下午歇晌時,他往空間裡去了趟。歸燕居的院子裡,母雞正領著小雞啄米,咯咯的叫聲透著股子熱鬧;菜畦裡的蘿蔔纓綠油油的,底下的蘿蔔該有拳頭大了;酒窖裡的罈子又多了幾個,是他新釀的山楂酒,酸中帶甜,適合冬天暖身子。

他走到書房,翻開桌上的賬本——這是他自己畫的,左邊記著空間裡的收成,右邊記著給家裡和院裡帶的東西,一筆一筆,清清楚楚。看著上面密密麻麻的字跡,他忽然覺得,這賬本記的不是東西,是日子,是踏踏實實往前過的盼頭。

出了空間,剛到倉庫門口,就見婁曉娥抱著畫夾等在那兒,手裡還拎著個布包。“何師傅,我媽做了點餅乾,給你嚐嚐。”她把布包遞過來,臉上有點紅,“我畫完了倉庫的老秤,想……想讓你看看。”

何雨柱接過布包,餅乾的香味混著她身上的肥皂香,鑽進鼻子裡,讓人心裡發甜。他開啟畫夾,畫上的老秤掛在牆上,秤砣垂著,秤星在陽光下閃閃發亮,連木頭秤桿上的紋路都畫得清清楚楚。

“畫得真好。”他由衷地說,“比照片還像。”

“你喜歡就好。”婁曉娥笑起來,眼睛彎成了月牙,“對了,你種的菠菜,甚麼時候能吃?我想畫它長在土裡的樣子。”

“快了,過陣子叫你。”何雨柱說。

看著婁曉娥走遠的背影,他摸了摸兜裡的紅糖,又看了看倉庫裡的麵粉,心裡頭的規劃又清晰了幾分。年底的紅燒肉、給媽的紅糖、給弟弟妹妹的書房、院裡的新水缸、婁曉娥的畫筆……這些瑣碎的念頭像珠子,被“日子”這根線串起來,沉甸甸的,卻讓人踏實。
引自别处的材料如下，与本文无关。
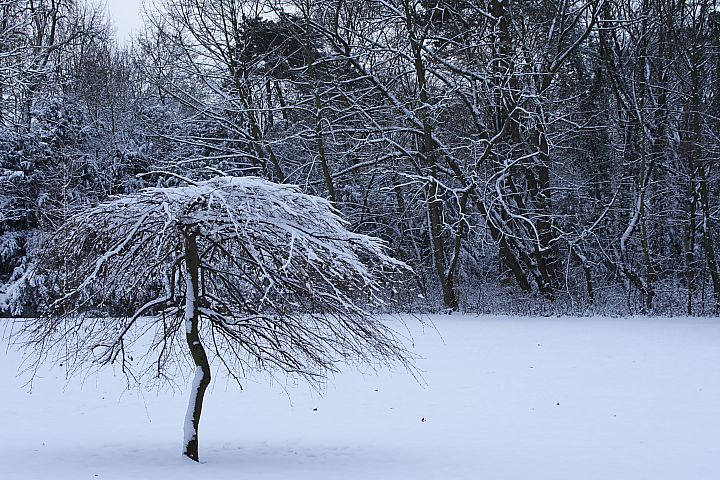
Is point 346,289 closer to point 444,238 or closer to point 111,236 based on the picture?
point 111,236

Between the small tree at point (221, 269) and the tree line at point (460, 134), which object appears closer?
the small tree at point (221, 269)

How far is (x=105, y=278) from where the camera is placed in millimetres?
5551

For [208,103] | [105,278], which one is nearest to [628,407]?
[105,278]

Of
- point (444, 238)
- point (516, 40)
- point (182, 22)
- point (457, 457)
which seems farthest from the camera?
point (444, 238)

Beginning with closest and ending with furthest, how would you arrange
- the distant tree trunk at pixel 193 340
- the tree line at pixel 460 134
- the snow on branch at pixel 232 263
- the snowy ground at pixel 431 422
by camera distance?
the snow on branch at pixel 232 263 → the distant tree trunk at pixel 193 340 → the snowy ground at pixel 431 422 → the tree line at pixel 460 134

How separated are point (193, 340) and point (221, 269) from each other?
2.15 ft

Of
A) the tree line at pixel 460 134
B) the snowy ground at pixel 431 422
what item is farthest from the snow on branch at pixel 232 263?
the tree line at pixel 460 134

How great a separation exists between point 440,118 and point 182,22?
7302 millimetres

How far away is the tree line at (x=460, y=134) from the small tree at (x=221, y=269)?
10.6 m

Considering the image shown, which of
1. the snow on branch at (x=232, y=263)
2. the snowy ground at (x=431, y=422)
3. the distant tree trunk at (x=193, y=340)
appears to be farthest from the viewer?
the snowy ground at (x=431, y=422)

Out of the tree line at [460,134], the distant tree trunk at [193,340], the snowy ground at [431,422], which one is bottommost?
the snowy ground at [431,422]

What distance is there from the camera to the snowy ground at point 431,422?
240 inches

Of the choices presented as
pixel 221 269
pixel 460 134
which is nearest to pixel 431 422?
pixel 221 269

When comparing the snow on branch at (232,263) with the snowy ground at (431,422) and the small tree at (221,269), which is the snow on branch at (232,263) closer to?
the small tree at (221,269)
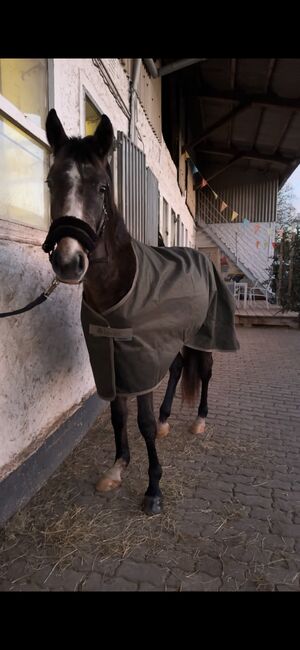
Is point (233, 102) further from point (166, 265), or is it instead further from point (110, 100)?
point (166, 265)

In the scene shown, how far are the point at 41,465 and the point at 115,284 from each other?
1338 mm

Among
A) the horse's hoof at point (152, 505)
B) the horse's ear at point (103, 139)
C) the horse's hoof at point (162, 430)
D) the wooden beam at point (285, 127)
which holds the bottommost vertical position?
the horse's hoof at point (152, 505)

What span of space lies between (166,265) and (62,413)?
1.43 m

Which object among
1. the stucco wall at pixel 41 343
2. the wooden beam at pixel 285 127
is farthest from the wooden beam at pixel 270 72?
the stucco wall at pixel 41 343

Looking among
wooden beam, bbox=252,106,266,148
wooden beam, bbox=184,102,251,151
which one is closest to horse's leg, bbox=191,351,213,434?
wooden beam, bbox=184,102,251,151

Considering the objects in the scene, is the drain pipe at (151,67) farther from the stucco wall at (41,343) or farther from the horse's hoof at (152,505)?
the horse's hoof at (152,505)

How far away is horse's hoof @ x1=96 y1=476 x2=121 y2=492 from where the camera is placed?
2430 millimetres

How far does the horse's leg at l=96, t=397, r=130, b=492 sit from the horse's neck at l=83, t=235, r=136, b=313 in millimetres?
751

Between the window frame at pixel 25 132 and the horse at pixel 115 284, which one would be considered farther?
the window frame at pixel 25 132

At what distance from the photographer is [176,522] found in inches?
83.2

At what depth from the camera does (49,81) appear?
109 inches

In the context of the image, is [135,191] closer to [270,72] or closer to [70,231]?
[70,231]

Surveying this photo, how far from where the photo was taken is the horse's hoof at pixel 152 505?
2193 mm

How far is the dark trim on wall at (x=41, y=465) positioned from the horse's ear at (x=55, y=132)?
1.80 m
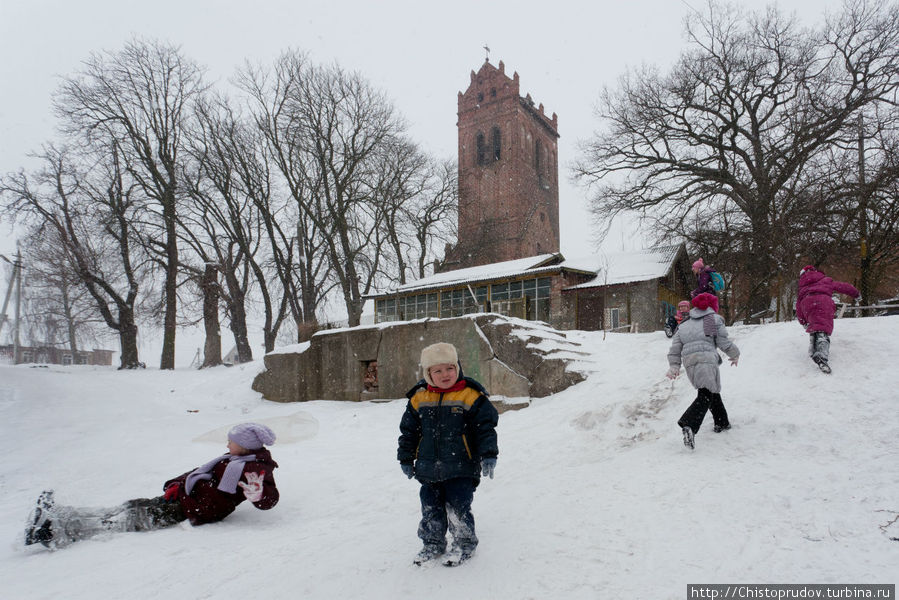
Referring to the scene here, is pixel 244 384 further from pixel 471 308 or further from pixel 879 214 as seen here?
pixel 879 214

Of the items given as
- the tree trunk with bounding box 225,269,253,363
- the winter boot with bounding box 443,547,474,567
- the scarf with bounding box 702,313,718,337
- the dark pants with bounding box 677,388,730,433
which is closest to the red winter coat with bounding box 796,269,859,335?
the scarf with bounding box 702,313,718,337

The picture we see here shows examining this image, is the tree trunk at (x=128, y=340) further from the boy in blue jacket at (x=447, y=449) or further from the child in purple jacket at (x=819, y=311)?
the child in purple jacket at (x=819, y=311)

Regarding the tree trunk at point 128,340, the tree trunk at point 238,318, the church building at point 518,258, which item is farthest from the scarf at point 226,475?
the tree trunk at point 238,318

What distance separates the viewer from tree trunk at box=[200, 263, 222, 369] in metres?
21.3

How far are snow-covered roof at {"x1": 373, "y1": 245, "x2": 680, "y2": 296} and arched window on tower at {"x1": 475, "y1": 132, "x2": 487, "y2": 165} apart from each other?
19.4m

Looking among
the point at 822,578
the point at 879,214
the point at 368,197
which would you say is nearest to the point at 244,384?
the point at 368,197

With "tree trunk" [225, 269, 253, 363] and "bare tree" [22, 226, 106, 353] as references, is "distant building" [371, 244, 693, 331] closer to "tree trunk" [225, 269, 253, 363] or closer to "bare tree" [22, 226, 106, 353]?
"tree trunk" [225, 269, 253, 363]

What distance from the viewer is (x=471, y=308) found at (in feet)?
79.3

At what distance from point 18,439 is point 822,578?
9442mm

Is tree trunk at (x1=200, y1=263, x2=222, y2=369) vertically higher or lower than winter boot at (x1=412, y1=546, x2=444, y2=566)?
higher

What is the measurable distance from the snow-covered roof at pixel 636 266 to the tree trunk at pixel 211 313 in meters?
15.7

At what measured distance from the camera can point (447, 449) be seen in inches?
117

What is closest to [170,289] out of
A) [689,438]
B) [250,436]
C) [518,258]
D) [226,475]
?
[250,436]

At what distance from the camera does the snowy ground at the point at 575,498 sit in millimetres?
2668
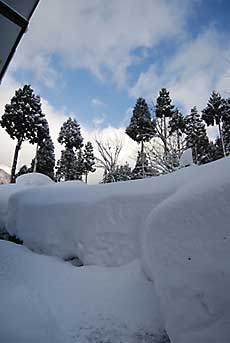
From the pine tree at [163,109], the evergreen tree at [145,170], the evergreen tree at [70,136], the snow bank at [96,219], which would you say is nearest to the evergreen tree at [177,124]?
the pine tree at [163,109]

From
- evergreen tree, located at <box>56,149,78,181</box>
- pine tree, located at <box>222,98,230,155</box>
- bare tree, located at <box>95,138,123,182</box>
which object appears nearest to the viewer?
bare tree, located at <box>95,138,123,182</box>

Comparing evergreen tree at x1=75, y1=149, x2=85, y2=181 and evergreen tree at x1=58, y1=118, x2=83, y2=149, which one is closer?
evergreen tree at x1=58, y1=118, x2=83, y2=149

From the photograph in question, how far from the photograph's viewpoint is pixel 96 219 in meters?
3.07

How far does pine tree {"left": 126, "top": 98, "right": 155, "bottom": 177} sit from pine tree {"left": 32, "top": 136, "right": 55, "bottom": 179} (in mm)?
6303

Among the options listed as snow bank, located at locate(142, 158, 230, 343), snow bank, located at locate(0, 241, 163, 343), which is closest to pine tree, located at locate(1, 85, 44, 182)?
snow bank, located at locate(0, 241, 163, 343)

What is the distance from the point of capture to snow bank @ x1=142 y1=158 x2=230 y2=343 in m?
1.28

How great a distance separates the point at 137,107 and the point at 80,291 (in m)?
16.4

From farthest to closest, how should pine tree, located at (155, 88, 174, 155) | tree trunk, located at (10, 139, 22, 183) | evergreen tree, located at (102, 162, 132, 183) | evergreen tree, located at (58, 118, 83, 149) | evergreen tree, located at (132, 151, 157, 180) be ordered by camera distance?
evergreen tree, located at (58, 118, 83, 149)
evergreen tree, located at (102, 162, 132, 183)
pine tree, located at (155, 88, 174, 155)
tree trunk, located at (10, 139, 22, 183)
evergreen tree, located at (132, 151, 157, 180)

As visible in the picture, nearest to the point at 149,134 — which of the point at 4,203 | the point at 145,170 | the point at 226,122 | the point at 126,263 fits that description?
the point at 145,170

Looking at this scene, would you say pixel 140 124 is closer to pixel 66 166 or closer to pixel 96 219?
pixel 66 166

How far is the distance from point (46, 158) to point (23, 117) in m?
3.92

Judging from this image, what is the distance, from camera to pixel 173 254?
1.54 metres

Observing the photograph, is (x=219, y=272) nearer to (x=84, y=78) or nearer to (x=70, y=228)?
(x=70, y=228)

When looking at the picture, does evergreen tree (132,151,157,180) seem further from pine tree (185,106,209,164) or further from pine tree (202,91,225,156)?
pine tree (202,91,225,156)
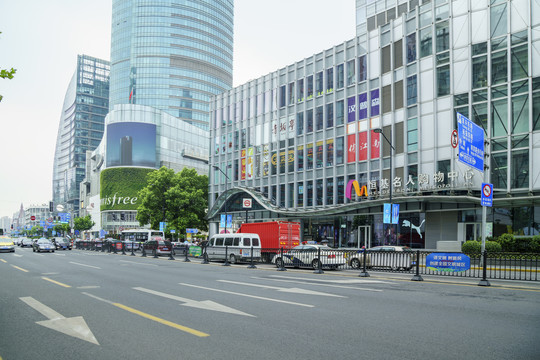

傍晚下班,他往家走,手裡拎著給媽買的紅糖,還有給院裡孩子帶的糖果——是空間裡的蜂糖做的,比供銷社的水果糖甜,還不粘牙。路過衚衕口的雜貨店,老闆笑著打招呼:“柱子,今兒氣色真好,是不是有啥好事?”

“沒啥好事,就是心裡亮堂。”何雨柱笑著說。

可不是嘛,心裡亮堂得很。未來的路就像倉庫後牆那片剛種上菜的土地,看得見,摸得著,只要用心侍弄,就準能長出好莊稼。有空間的底氣在,有家人的牽掛在,有街坊的熱乎氣在,還有……心裡那點說不清道不明的念想在,這日子,穩當得很,踏實得很。

他抬頭看了看天,夕陽把雲彩染成了金紅色,像塊剛出爐的糖糕,甜得讓人想咬一口。腳步不由得加快了,家裡的紅燒肉該燉上了,媽準在灶臺前等著他呢。這規劃好的日子,正一步一步朝他走來,每一步都踩在實地上,響噹噹的。